Request>
Rewrite every line of the records below as a numbered list, omitting the blank lines and the pictures.

Provided information>
———

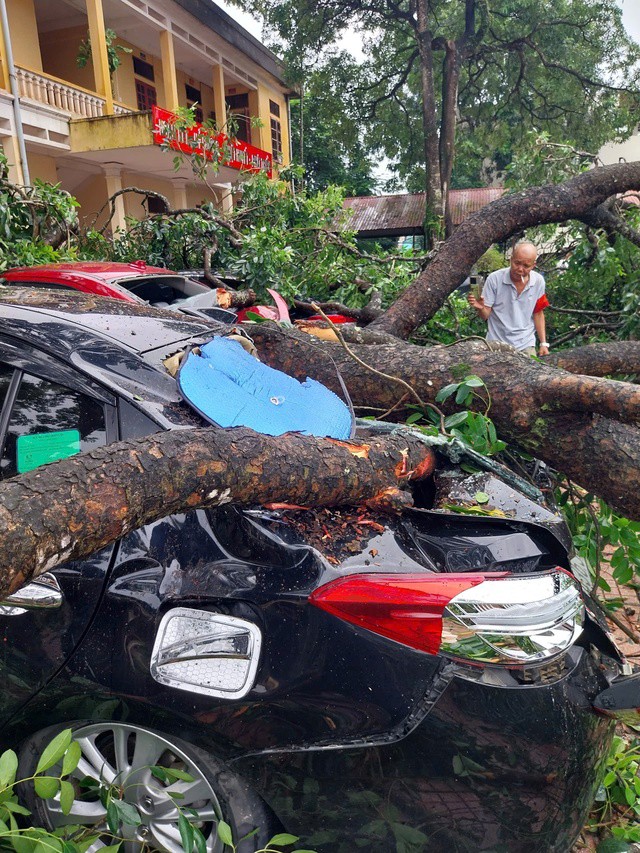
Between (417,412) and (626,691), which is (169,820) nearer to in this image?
(626,691)

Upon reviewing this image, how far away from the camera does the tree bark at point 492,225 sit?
4820 millimetres

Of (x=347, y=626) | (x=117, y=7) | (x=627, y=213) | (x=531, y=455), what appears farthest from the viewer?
(x=117, y=7)

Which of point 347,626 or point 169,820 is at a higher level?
point 347,626

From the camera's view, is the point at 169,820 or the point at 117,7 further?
the point at 117,7

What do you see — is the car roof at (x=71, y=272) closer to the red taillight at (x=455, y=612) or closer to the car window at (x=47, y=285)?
the car window at (x=47, y=285)

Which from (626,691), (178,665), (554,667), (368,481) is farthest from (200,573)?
(626,691)

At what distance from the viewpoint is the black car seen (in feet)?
5.10

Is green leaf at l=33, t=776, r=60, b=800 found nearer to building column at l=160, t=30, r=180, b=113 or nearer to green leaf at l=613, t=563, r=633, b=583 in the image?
green leaf at l=613, t=563, r=633, b=583

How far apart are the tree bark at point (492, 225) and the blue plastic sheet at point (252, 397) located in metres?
2.34

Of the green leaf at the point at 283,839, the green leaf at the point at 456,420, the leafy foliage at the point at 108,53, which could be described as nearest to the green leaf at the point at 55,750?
the green leaf at the point at 283,839

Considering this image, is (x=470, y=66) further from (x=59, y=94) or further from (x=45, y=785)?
(x=45, y=785)

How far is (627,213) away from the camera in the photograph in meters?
6.05

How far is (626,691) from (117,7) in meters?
19.8

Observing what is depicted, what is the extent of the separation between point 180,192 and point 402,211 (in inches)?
351
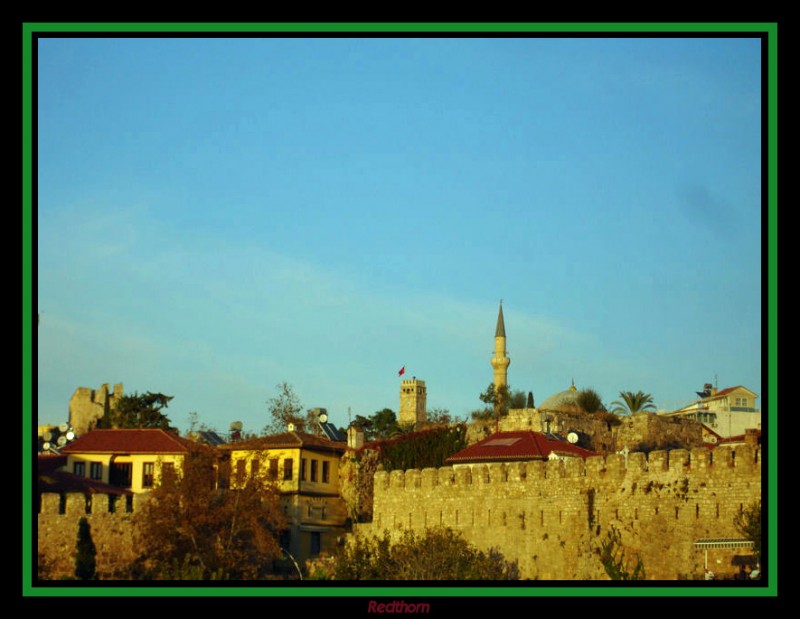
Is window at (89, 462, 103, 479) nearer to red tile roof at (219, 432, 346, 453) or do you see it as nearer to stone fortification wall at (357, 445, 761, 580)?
red tile roof at (219, 432, 346, 453)

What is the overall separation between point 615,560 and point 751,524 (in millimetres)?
5611

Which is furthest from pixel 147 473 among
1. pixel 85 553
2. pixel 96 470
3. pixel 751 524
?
pixel 751 524

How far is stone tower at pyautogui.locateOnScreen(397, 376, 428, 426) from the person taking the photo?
15325 centimetres

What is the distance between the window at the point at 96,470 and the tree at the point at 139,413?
12.8 m

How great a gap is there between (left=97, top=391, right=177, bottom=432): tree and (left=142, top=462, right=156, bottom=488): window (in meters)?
13.3

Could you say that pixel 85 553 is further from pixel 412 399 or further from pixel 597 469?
pixel 412 399

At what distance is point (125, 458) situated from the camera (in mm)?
58812

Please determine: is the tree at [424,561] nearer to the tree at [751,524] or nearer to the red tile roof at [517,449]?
the red tile roof at [517,449]

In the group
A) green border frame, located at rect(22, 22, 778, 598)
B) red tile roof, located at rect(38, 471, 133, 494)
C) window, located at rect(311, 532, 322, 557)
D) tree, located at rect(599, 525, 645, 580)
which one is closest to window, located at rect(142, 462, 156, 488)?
red tile roof, located at rect(38, 471, 133, 494)

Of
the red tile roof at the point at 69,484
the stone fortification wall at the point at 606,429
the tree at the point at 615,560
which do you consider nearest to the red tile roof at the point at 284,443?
the red tile roof at the point at 69,484

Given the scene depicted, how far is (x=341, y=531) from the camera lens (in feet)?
192
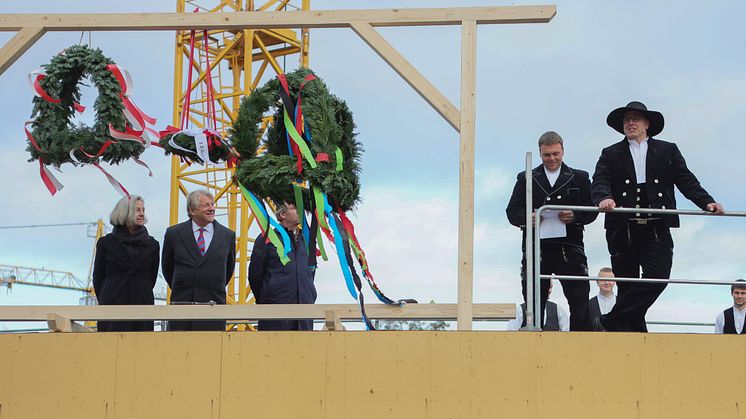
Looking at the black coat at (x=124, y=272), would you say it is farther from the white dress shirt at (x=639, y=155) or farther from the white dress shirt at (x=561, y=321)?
the white dress shirt at (x=639, y=155)

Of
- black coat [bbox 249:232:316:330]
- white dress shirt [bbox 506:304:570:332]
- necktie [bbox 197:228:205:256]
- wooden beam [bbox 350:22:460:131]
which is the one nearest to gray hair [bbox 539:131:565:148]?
wooden beam [bbox 350:22:460:131]

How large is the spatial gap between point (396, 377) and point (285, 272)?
67.5 inches

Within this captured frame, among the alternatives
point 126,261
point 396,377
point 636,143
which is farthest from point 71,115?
point 636,143

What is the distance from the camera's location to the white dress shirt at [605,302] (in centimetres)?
922

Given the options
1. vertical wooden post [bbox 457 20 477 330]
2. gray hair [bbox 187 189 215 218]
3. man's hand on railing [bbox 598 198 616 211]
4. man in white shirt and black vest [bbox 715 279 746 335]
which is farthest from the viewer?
man in white shirt and black vest [bbox 715 279 746 335]

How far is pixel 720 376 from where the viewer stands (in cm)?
747

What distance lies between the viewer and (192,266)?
8.54 m

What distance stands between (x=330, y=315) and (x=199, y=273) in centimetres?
128

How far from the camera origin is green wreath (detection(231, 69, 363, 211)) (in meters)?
8.34

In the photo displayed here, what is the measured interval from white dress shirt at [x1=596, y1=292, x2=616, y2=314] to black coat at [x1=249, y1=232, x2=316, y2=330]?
2235mm

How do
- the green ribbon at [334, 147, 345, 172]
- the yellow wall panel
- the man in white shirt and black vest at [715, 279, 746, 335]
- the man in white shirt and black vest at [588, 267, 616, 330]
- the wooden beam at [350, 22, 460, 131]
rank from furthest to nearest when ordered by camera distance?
the man in white shirt and black vest at [715, 279, 746, 335]
the man in white shirt and black vest at [588, 267, 616, 330]
the green ribbon at [334, 147, 345, 172]
the wooden beam at [350, 22, 460, 131]
the yellow wall panel

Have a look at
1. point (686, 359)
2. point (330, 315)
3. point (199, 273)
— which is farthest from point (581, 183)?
point (199, 273)

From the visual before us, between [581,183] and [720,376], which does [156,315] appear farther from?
[720,376]

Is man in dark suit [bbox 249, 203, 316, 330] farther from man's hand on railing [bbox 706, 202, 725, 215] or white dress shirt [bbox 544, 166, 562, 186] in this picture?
man's hand on railing [bbox 706, 202, 725, 215]
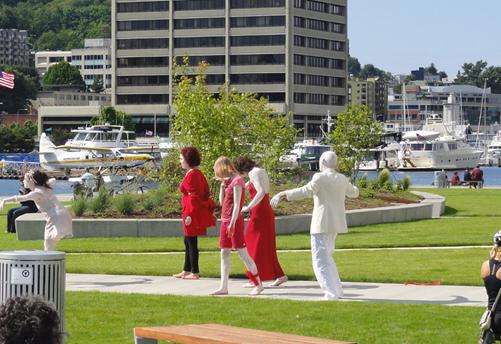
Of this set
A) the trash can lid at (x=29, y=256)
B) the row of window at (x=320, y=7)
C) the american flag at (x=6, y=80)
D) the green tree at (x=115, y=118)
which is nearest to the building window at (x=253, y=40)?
the row of window at (x=320, y=7)

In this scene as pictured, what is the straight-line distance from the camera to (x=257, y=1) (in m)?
151

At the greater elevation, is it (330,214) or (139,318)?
(330,214)

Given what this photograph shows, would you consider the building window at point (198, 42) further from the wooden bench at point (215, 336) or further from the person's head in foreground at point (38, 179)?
the wooden bench at point (215, 336)

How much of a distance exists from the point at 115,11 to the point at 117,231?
431ft

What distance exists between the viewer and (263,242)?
55.0 ft

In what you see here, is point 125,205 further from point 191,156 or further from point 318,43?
point 318,43

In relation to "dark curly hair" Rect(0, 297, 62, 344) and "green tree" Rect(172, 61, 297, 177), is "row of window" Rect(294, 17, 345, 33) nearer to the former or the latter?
"green tree" Rect(172, 61, 297, 177)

———

Final result>
1. Between (417,412) and (626,691), which is (169,820) nearer to in this image?
2. (626,691)
3. Upon reviewing this image, how far away from the camera does the tree bark at point 492,225 sit?
4. 4820 millimetres
5. Of (x=347, y=626) | (x=117, y=7) | (x=627, y=213) | (x=531, y=455), what appears farthest from the viewer?
6. (x=117, y=7)
7. Which of point 347,626 or point 169,820 is at a higher level?
8. point 347,626
9. From the camera's view, is the point at 169,820 or the point at 117,7 further?
10. the point at 117,7
11. What do you see — is the car roof at (x=71, y=272) closer to the red taillight at (x=455, y=612) or closer to the car window at (x=47, y=285)?
12. the car window at (x=47, y=285)
13. Which from (626,691), (178,665), (554,667), (368,481) is farthest from (200,573)?
14. (626,691)
15. At what distance from the viewpoint is the black car seen (in feet)?
16. 5.10
17. Is green leaf at l=33, t=776, r=60, b=800 found nearer to building column at l=160, t=30, r=180, b=113 or nearer to green leaf at l=613, t=563, r=633, b=583 in the image?
18. green leaf at l=613, t=563, r=633, b=583
19. How far apart are the tree bark at point (492, 225) and the blue plastic sheet at point (252, 397) located in metres?
20. 2.34
21. Of the green leaf at the point at 283,839, the green leaf at the point at 456,420, the leafy foliage at the point at 108,53, which could be described as nearest to the green leaf at the point at 55,750?
22. the green leaf at the point at 283,839
23. Considering this image, is (x=470, y=66) further from (x=59, y=94) or further from (x=45, y=785)?
24. (x=45, y=785)
25. How far is (627,213) away from the camera in the photograph in meters?
26. 6.05
27. How far is (626,691) from (117,7) in meters?
28. 19.8
29. Observing what is depicted, what is the extent of the separation between point 180,192 and point 402,211 (in inches)?
30. 351
31. Is window at (89, 462, 103, 479) nearer to red tile roof at (219, 432, 346, 453) or do you see it as nearer to stone fortification wall at (357, 445, 761, 580)?
32. red tile roof at (219, 432, 346, 453)
33. What is the overall separation between point 615,560 and point 751,524 (in millimetres)?
34. 5611
35. Which is furthest from pixel 147 473 among
36. 1. pixel 85 553
37. 2. pixel 96 470
38. 3. pixel 751 524
39. ?
40. pixel 751 524
41. How far is stone tower at pyautogui.locateOnScreen(397, 376, 428, 426) from the person taking the photo?
42. 15325 centimetres
43. What is the distance between the window at the point at 96,470 and the tree at the point at 139,413?
44. 12.8 m
45. How great a gap is there between (left=97, top=391, right=177, bottom=432): tree and (left=142, top=462, right=156, bottom=488): window (in meters)?
46. 13.3
47. Could you say that pixel 85 553 is further from pixel 412 399 or further from pixel 597 469?
48. pixel 412 399
49. At what distance is point (125, 458) situated from the camera (in mm)?
50. 58812
51. Please determine: is the tree at [424,561] nearer to the tree at [751,524] or nearer to the red tile roof at [517,449]?
52. the red tile roof at [517,449]
53. In the group
54. A) green border frame, located at rect(22, 22, 778, 598)
55. B) red tile roof, located at rect(38, 471, 133, 494)
56. C) window, located at rect(311, 532, 322, 557)
57. D) tree, located at rect(599, 525, 645, 580)
58. which one is closest to window, located at rect(142, 462, 156, 488)?
59. red tile roof, located at rect(38, 471, 133, 494)
60. Of
61. the red tile roof at the point at 69,484
62. the stone fortification wall at the point at 606,429
63. the tree at the point at 615,560
64. which do you consider nearest to the red tile roof at the point at 284,443?
65. the red tile roof at the point at 69,484
66. Given the scene depicted, how far is (x=341, y=531) from the camera lens (in feet)?
67. 192
68. Looking at the black coat at (x=124, y=272), would you say it is farther from the white dress shirt at (x=639, y=155) or farther from the white dress shirt at (x=561, y=321)?
69. the white dress shirt at (x=639, y=155)
70. Of
71. - black coat [bbox 249:232:316:330]
72. - white dress shirt [bbox 506:304:570:332]
73. - necktie [bbox 197:228:205:256]
74. - wooden beam [bbox 350:22:460:131]
75. which is the one nearest to gray hair [bbox 539:131:565:148]?
76. wooden beam [bbox 350:22:460:131]
77. How large is the spatial gap between point (396, 377) and point (285, 272)?
78. 67.5 inches
79. Within this captured frame, among the alternatives
80. point 126,261
81. point 396,377
82. point 636,143
83. which is farthest from point 71,115?
84. point 636,143
85. What is the distance from the camera's location to the white dress shirt at [605,302] (in centimetres)?
86. 922
87. Given the options
88. 1. vertical wooden post [bbox 457 20 477 330]
89. 2. gray hair [bbox 187 189 215 218]
90. 3. man's hand on railing [bbox 598 198 616 211]
91. 4. man in white shirt and black vest [bbox 715 279 746 335]
92. which is farthest from the viewer?
93. man in white shirt and black vest [bbox 715 279 746 335]
94. How far is pixel 720 376 from where the viewer stands (in cm)?
95. 747
96. What distance lies between the viewer and (192,266)?
97. 8.54 m
98. What distance stands between (x=330, y=315) and (x=199, y=273) in centimetres?
99. 128
100. How far from the camera origin is green wreath (detection(231, 69, 363, 211)) (in meters)?
101. 8.34
102. In the photo displayed here, what is the measured interval from white dress shirt at [x1=596, y1=292, x2=616, y2=314] to black coat at [x1=249, y1=232, x2=316, y2=330]?
103. 2235mm
104. How do
105. - the green ribbon at [334, 147, 345, 172]
106. - the yellow wall panel
107. - the man in white shirt and black vest at [715, 279, 746, 335]
108. - the man in white shirt and black vest at [588, 267, 616, 330]
109. - the wooden beam at [350, 22, 460, 131]
110. rank from furthest to nearest when ordered by camera distance?
111. the man in white shirt and black vest at [715, 279, 746, 335]
112. the man in white shirt and black vest at [588, 267, 616, 330]
113. the green ribbon at [334, 147, 345, 172]
114. the wooden beam at [350, 22, 460, 131]
115. the yellow wall panel
116. Have a look at
117. 1. point (686, 359)
118. 2. point (330, 315)
119. 3. point (199, 273)
120. — which is farthest from point (581, 183)?
121. point (199, 273)
122. From the visual before us, between [581,183] and [720,376], which does [156,315] appear farther from?
123. [720,376]
124. Is man in dark suit [bbox 249, 203, 316, 330] farther from man's hand on railing [bbox 706, 202, 725, 215] or white dress shirt [bbox 544, 166, 562, 186] in this picture?
125. man's hand on railing [bbox 706, 202, 725, 215]
126. Of this set
127. A) the trash can lid at (x=29, y=256)
128. B) the row of window at (x=320, y=7)
129. C) the american flag at (x=6, y=80)
130. D) the green tree at (x=115, y=118)
131. which is nearest to the building window at (x=253, y=40)?
132. the row of window at (x=320, y=7)
133. In this scene as pictured, what is the straight-line distance from the camera to (x=257, y=1) (in m)?
134. 151
135. At the greater elevation, is it (330,214) or (139,318)?
136. (330,214)
137. Given what this photograph shows, would you consider the building window at point (198, 42) further from the wooden bench at point (215, 336) or further from the person's head in foreground at point (38, 179)?
138. the wooden bench at point (215, 336)
139. How much of a distance exists from the point at 115,11 to the point at 117,231?
140. 431ft
141. What distance exists between the viewer and (263,242)?
142. 55.0 ft
143. In what you see here, is point 125,205 further from point 191,156 or further from point 318,43?
144. point 318,43
145. In relation to "dark curly hair" Rect(0, 297, 62, 344) and "green tree" Rect(172, 61, 297, 177), is "row of window" Rect(294, 17, 345, 33) nearer to the former or the latter?
146. "green tree" Rect(172, 61, 297, 177)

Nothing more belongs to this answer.